A pre-nuptial agreement is a legal document that is designed to make things easier to sort out if the marriage breaks down and can, in fact, strengthen your marriage by:
- Protecting any pre-existing fortune from being split
- Protecting a spouse from their partner’s debt
- Providing for children from a previous relationship
- Keeping family property within the family
- Helping prevent solicitor fees from mounting up
A pre-nuptial agreement is enforceable in the UK, although judges have the discretion to ignore it, especially if it is considered unfair to any children of the marriage.
Money is the leading cause of stress in relationships – and that stress can sometimes strain a relationship to breaking point. However, the terms of a pre-nuptial agreement can clearly outline your approach to handling your finances in advance. It means that many financial issues have already been agreed upon, such school fees and how any inheritance should be handled. Deciding these financial arrangements in advance could help prevent future arguments that could lead to a divorce.
These agreements are no longer just the preserve of celebrities and the super-rich. Anyone can benefit from the peace of mind that a pre-nuptial agreement can bring, and they may be especially relevant if:
- You have built up a business and do not wish to sell it if you do divorce
- You want to ensure that children from any previous relationship will not lose any inheritance rights
- You have, or are likely to inherit, a family home that you want to keep in the family
A pre-nuptial agreement can also include a ‘debt clause’ to protect you from being liable for that debt.
To comply with the law, a pre-nuptial agreement should be drawn up and signed by a qualified lawyer.
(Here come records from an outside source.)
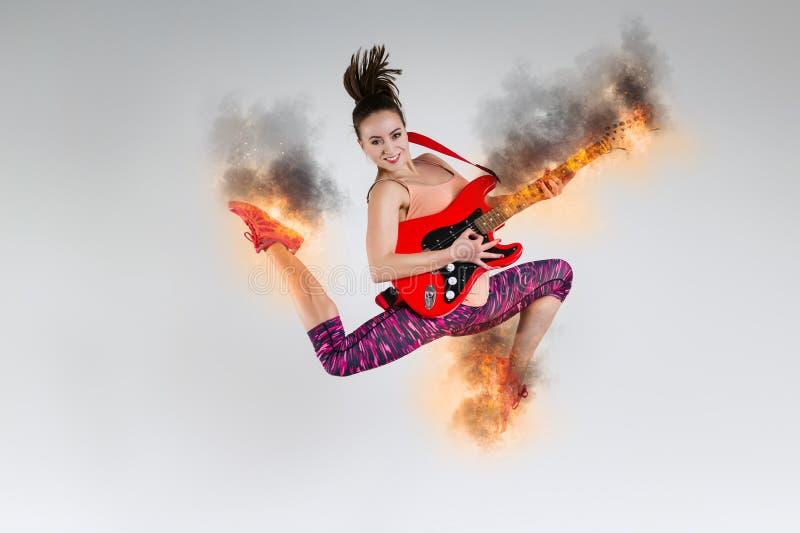 Vrouw in sprong met een brandende gitaar royalty-vrije stock foto
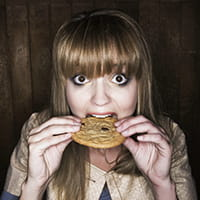 Girl eating biscuit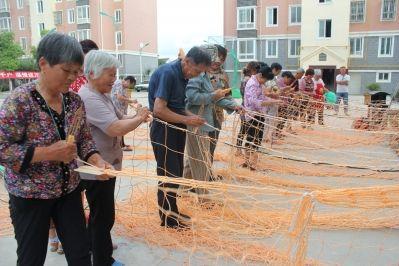 海安镇海村组织渔民开展编制渔网比赛增长技能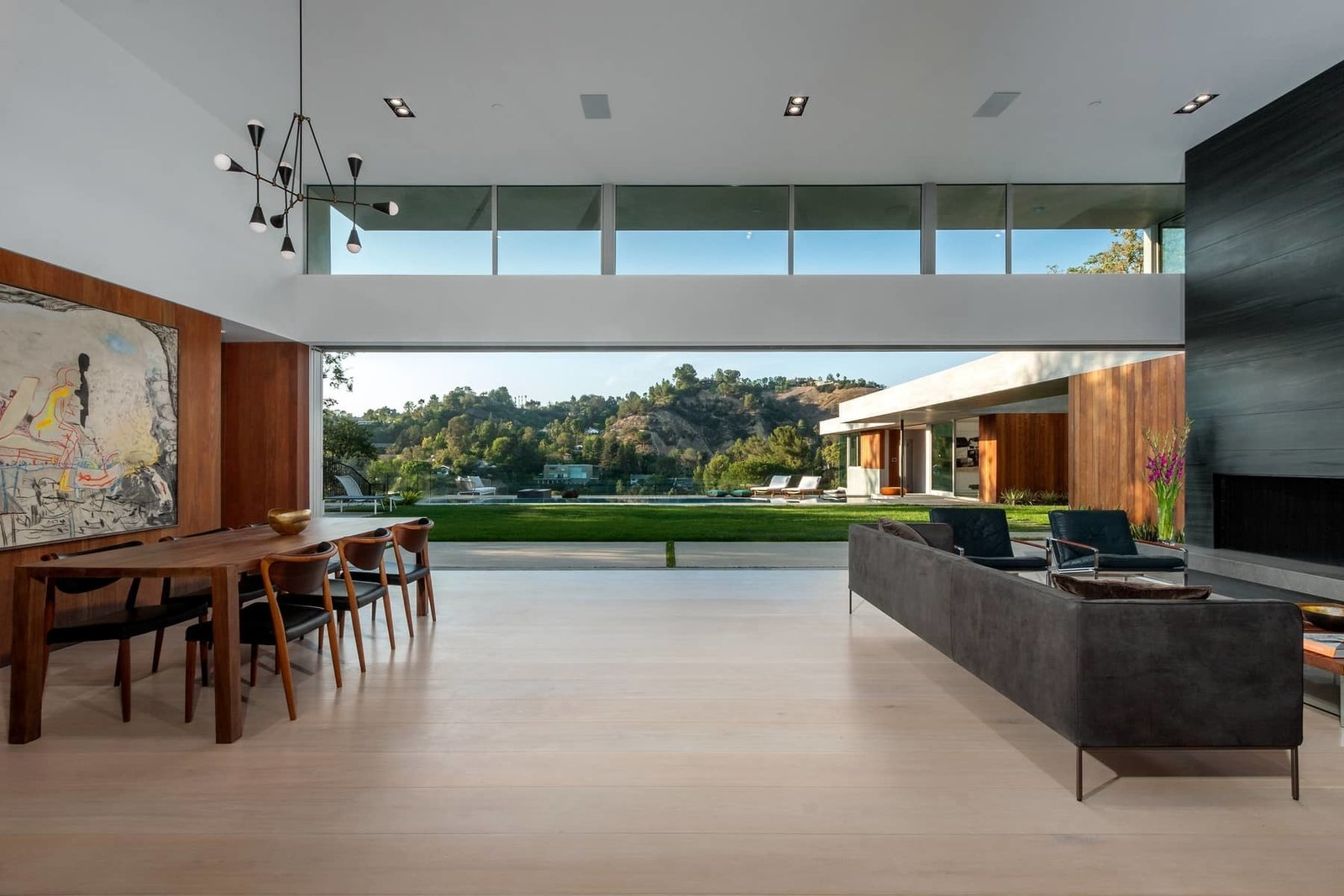 The open plan living and dining areas benefit from a long clerestory window, while sliding doors by Metal Window Corporation blur the boundary between interior and exterior.  Photo 4 of 10 in A Celeb-Worthy Home in Beverly Hills Asks $7.4M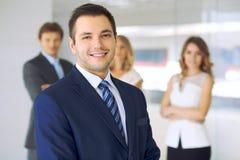 Χαμογελώντας επιχειρηματίας στην αρχή με τους συναδέλφους στο υπόβαθρο Στοκ Φωτογραφία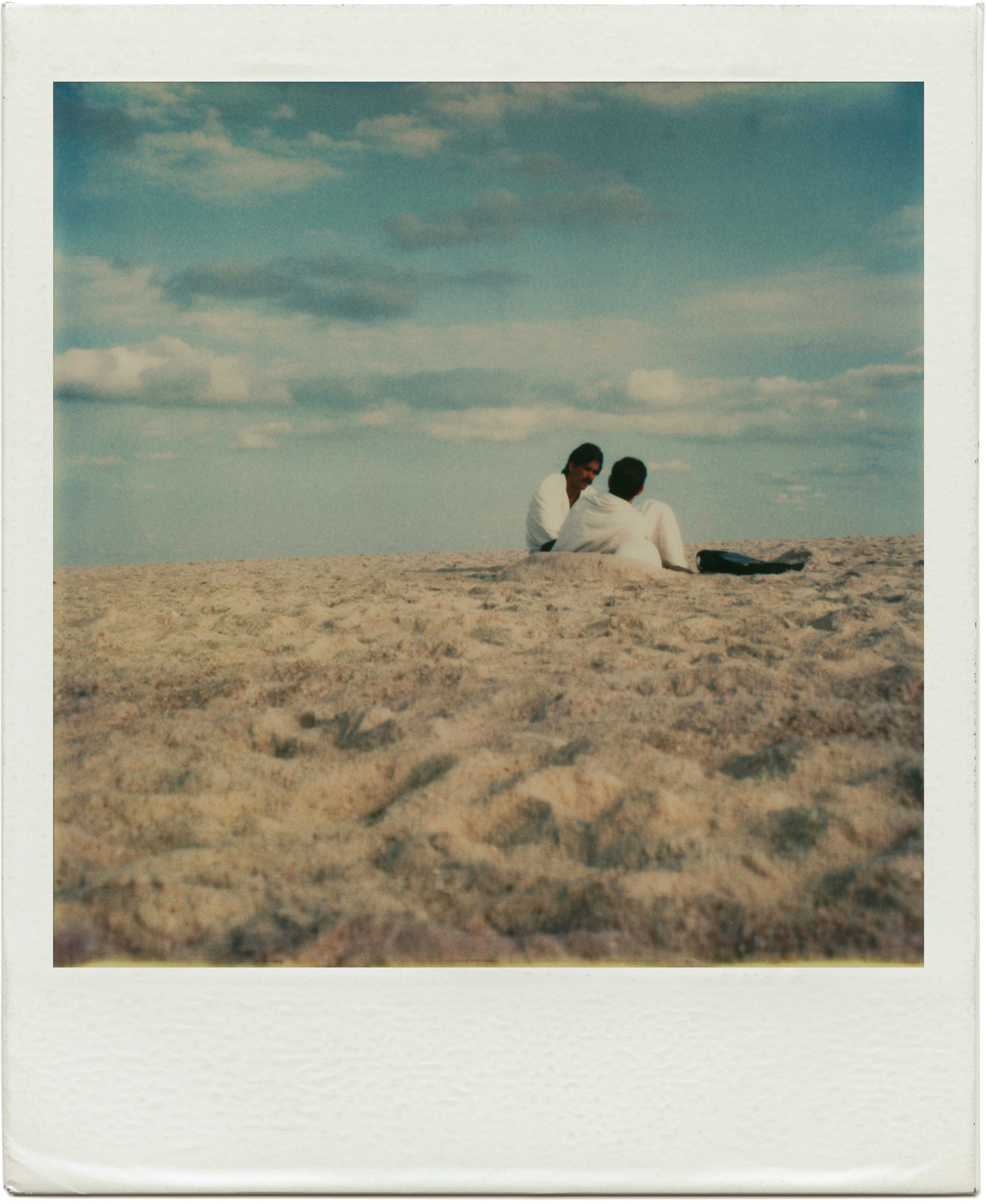 A polaroid provided by the artist Tom Bianchi of two men on a Fire Island beach from his collection of work documenting life on the island from 1970 to 1983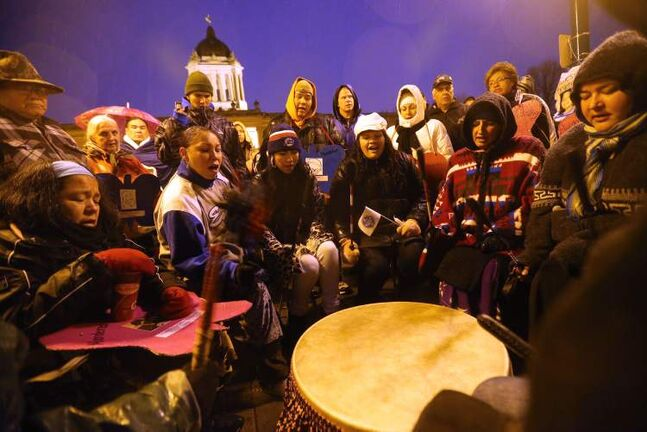 People huddle in the rain as drummers play at last year's vigil for missing and murdered women at the legislative building on Oct. 4, 2012.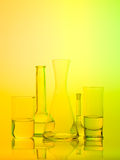 Laboratory glass recipients on yellow background Stock Images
There is no ‘one-size fits all’ solution so it is a good idea to speak to a family law specialist with expert knowledge and understanding of this niche area who can effectively meet your specific needs.
In most cases, a pre-nuptial agreement will list all the assets of both partners and how they will be handled in the event of a divorce. Both parties must fully disclose all assets and property and they will need to confirm that they voluntarily agree to the pre-nuptial arrangements. You and your partner will need to use separate solicitors, and the agreement should be signed at least 21 days before the marriage.
Your pre-nuptial agreement can be changed at any time, providing both parties agree to this. Alternatively, if you are already married, then a post-nuptial agreement may be a viable option and can be entered into at any time.